#### Texto:
>>
Por Elijah J. Magnier: @ejmalrai
Traduzido por: Alan Regis Dantas
Após sua derrota na segunda guerra no Líbano, Israel descobriu que sua única maneira de suprimir o Hezbollah seria fechar a linha de abastecimento entre o Líbano e a Síria. Isso só poderia ser conseguido removendo o Presidente Bashar al-Assad do poder, destruindo o “Eixo da Resistência” que se estende de Teerã a Bagdá, Damasco, Beirute e Gaza. Mas Israel e os EUA, apoiados por Arábia Saudita, Qatar, Emirados, Turquia, Europa e muitos outros países, não conseguiram atingir seu objetivo de fazer da Síria um Estado fracassado. O Presidente Assad chamou seus aliados, cuja própria segurança nacional estava em perigo. Se a Síria caísse, os jihadistas da Al-Qaeda e do “Estado Islâmico” estariam lutando nas ruas de Beirute, Bagdá e Teerã. Os jihadistas também seriam poderosos o suficiente para retirar a Rússia de sua base naval síria e para exportar a guerra para além das fronteiras do Levante. Assim, Israel e os EUA fracassaram em destruir a Síria e em encurralar o Hezbollah. Pelo contrário, o Hezbollah se tornou mais forte do que nunca. A Resistência obteve a colheita da sua vitória. Tornou-se o tomador de decisões com instituições-chave no Líbano.
Israel procurou destruir o Hezbollah pois é um obstáculo aos planos expansionistas de Israel no Líbano, ou seja, roubar as águas do país e alguns de seus territórios, forçar um acordo de paz de rendição incondicional, quebrar a aliança do Líbano com o Irã e privar Teerã de seu aliado mais forte no Oriente Médio. Nos últimos quarenta anos, desde a vitória da “República Islâmica” em 1979, liderada pelo Imam Ruhallah Khomeini, que destituiu o governante representante dos EUA, o Xá do Irã, Washington impôs sanções, porque o Irã se recusou a se submeter ao seu poder e porque apoia seus aliados no Oriente Médio, principalmente a Palestina, o Líbano e a Síria, para se oporem a Israel.
<<
#### Dados registrados:
>>
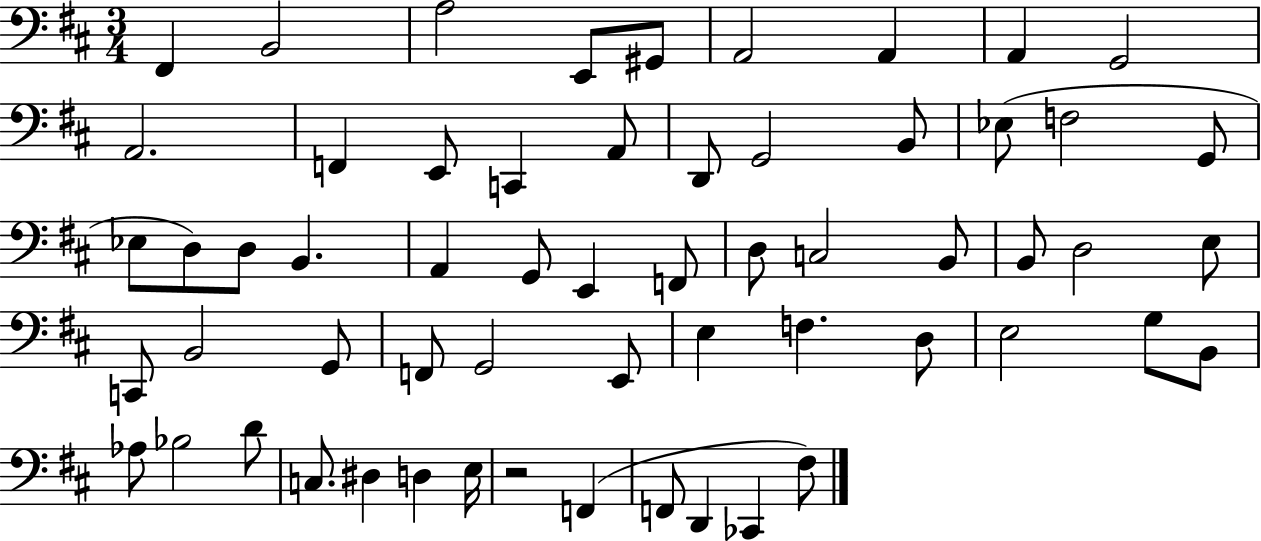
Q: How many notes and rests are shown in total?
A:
<<
#### Lista de exercícios:
• A. Copie do texto sobre Israel e o Hezbollah o trecho que começa em "Israel procurou destruir" e segue até "oporem a Israel.", inclusive.
• B. No texto sobre Israel e o Hezbollah, quem liderou a vitória da “República Islâmica” no Irã?
• C. Dê sequência ao texto sobre Israel e o Hezbollah a partir do ponto em que ele termina.

#### Respostas esperadas:
• A.
Israel procurou destruir o Hezbollah pois é um obstáculo aos planos expansionistas de Israel no Líbano, ou seja, roubar as águas do país e alguns de seus territórios, forçar um acordo de paz de rendição incondicional, quebrar a aliança do Líbano com o Irã e privar Teerã de seu aliado mais forte no Oriente Médio. Nos últimos quarenta anos, desde a vitória da “República Islâmica” em 1979, liderada pelo Imam Ruhallah Khomeini, que destituiu o governante representante dos EUA, o Xá do Irã, Washington impôs sanções, porque o Irã se recusou a se submeter ao seu poder e porque apoia seus aliados no Oriente Médio, principalmente a Palestina, o Líbano e a Síria, para se oporem a Israel.

• B. O Imam Ruhallah Khomeini.

• C.
Em 2006, os EUA estiveram envolvidos no planejamento da guerra de Israel contra o Líbano. Na Cúpula do G8 de 2006, o presidente George W. Bush descreveu a relação entre Hezbollah, Irã e Síria como uma das causas fundamentais de “instabilidade”: “O mundo deve negociar com o Hezbollah, com a Síria, e continuar a trabalhar para isolar o Irã”. (Roshandel J. & Lean C.N. (2011) Irã, Israel e Estados Unidos, ABC-CLIO, CA, p. 109).
A secretária norte-americana Condoleezza Rice recusou-se a mediar um cessar-fogo a menos que “as condições sejam propícias“, pensando que Israel venceria a guerra. O Hezbollah não só ficou sozinho para enfrentar os EUA e Israel, mas os representantes libaneses dos Americanos-Sauditas (Primeiro Ministro Fouad Siniora e o líder Druse Walid Jumblat) apoiaram a posição dos EUA e de Israel, e argumentaram que não havia “nenhum ponto em um cessar-fogo”. (Wilkins H. (2013). The Making Of Lebanese Foreign Policy: understanding the 2006 Hezbollah-Israeli War, Routledge, Introduction).
Quando Israel não conseguiu atingir seus objetivos, os EUA concordaram em mediar o fim da guerra. As negociações concentraram-se em cessar todas as hostilidades (e não um cessar-fogo) entre os dois países. Tel Aviv e Washington não conseguiram a implantação das Forças das Nações Unidas no Líbano, UNIFIL, nas fronteiras com a Síria. Os americanos procuraram acomodar Israel em sua tentativa de ganhar com a negociação o que não conseguiram com sua enorme máquina de guerra em 33 dias de conflito em 2006. “O objetivo de Israel nunca foi realista”, disse o ministro das Relações Exteriores israelense Tzipi Livni.

Quando sua tentativa de controlar as fronteiras libanesas-sírias fracassou após a derrota da guerra de 2006, Israel ainda tinha uma opção para combater o Hezbollah: fechar a estrada via Damasco e encontrar uma forma de refrear a linha de abastecimento do Hezbollah. Isso exigiu uma guerra contra a Síria.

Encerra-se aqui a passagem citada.